Slayers is an action/adventure series where nothing - whether characters, magic system, or even the plot - takes itself too seriously.  The characters are defined more by their eccentricities than all but the most rudimentary and potentially cliched characterizations, and yet each one - whether main or ancillary, hero or villain - somehow exceeds the sum of his or her parts to become genuinely entertaining.  The show remains imminently watchable upon repeated viewing precisely because character development is mostly static and the plot, though perilous at times, never casts any serious doubt that the good guys will win in the end.  Perhaps its appeal in this respect parallels that of the best Saturday morning cartoons, or even the longest-running prime-time serials: Slayers offers a consistent and endearing cast of characters whose adventures are both interesting and, above all, safe, in a way that implicitly ensures that nothing too bad will happen to its recurring mains.  After all, if something truly paradigm shifting were to occur, the carefully concocted ensemble and its familiar episodic formula would be shattered, and there would be little left for viewers to continue to tune in for.
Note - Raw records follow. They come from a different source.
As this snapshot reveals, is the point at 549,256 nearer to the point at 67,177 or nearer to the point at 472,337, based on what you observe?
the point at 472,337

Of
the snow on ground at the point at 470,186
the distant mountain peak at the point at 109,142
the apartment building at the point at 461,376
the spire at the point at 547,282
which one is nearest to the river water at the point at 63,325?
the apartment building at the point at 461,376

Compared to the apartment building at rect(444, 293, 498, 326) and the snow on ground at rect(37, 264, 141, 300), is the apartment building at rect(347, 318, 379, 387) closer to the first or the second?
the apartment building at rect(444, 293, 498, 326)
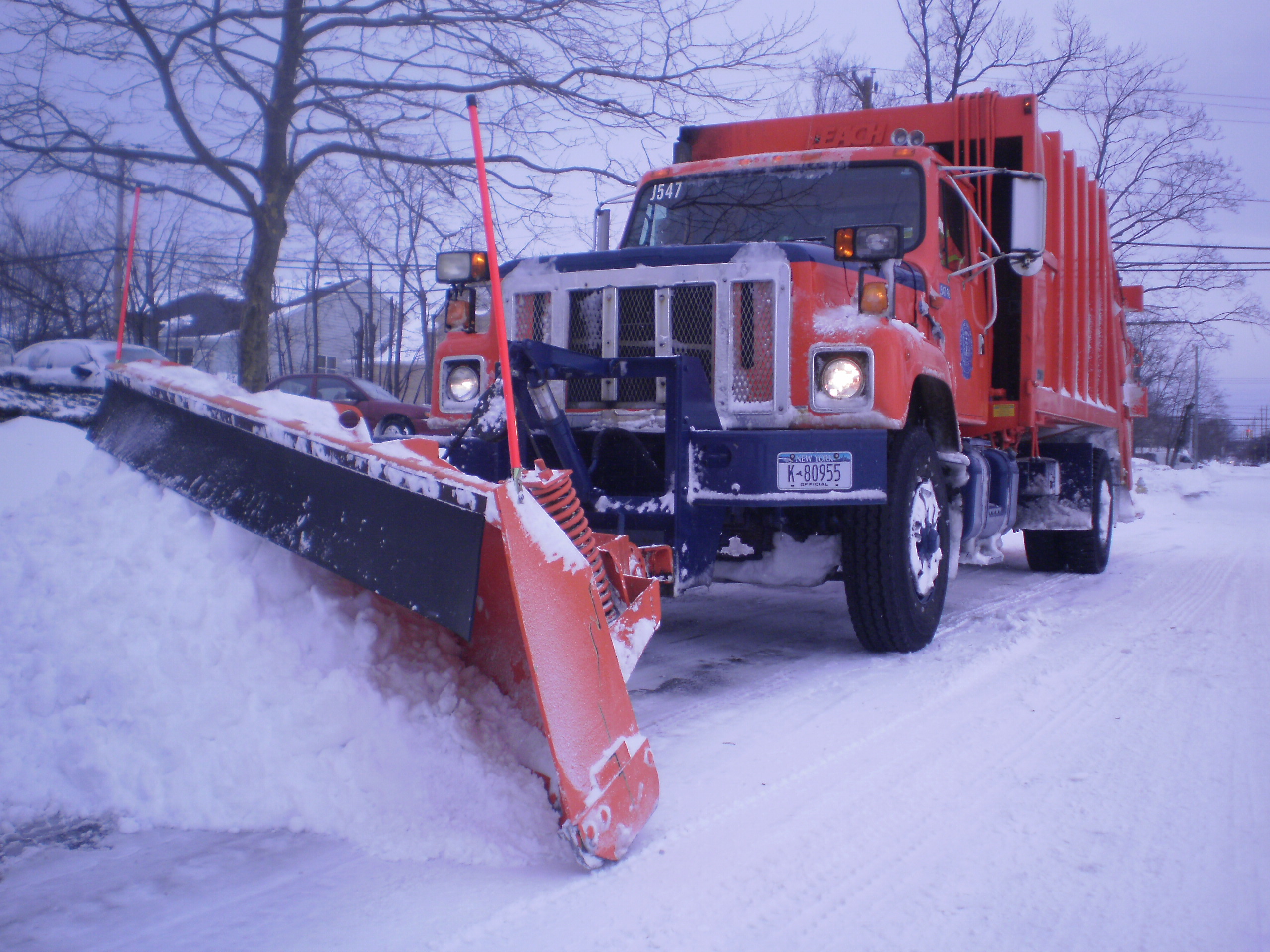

Its stories are fun rather than cathartic, entertaining rather than exhilarating, which positions it as a panacea for those who need a break from heavier-hitting, angst-ridden contemporaries like Neon Genesis Evangelion or more dramatic and plot-driven series like Fullmetal Alchemist.  Even if it isn't high art, it is still indisputably an art, insofar as art entails something evocative of the human experience.  Better than any other anime, Slayers seems to encapsulate the kind of wacky, ebullient adventures without which life would be far less worth living.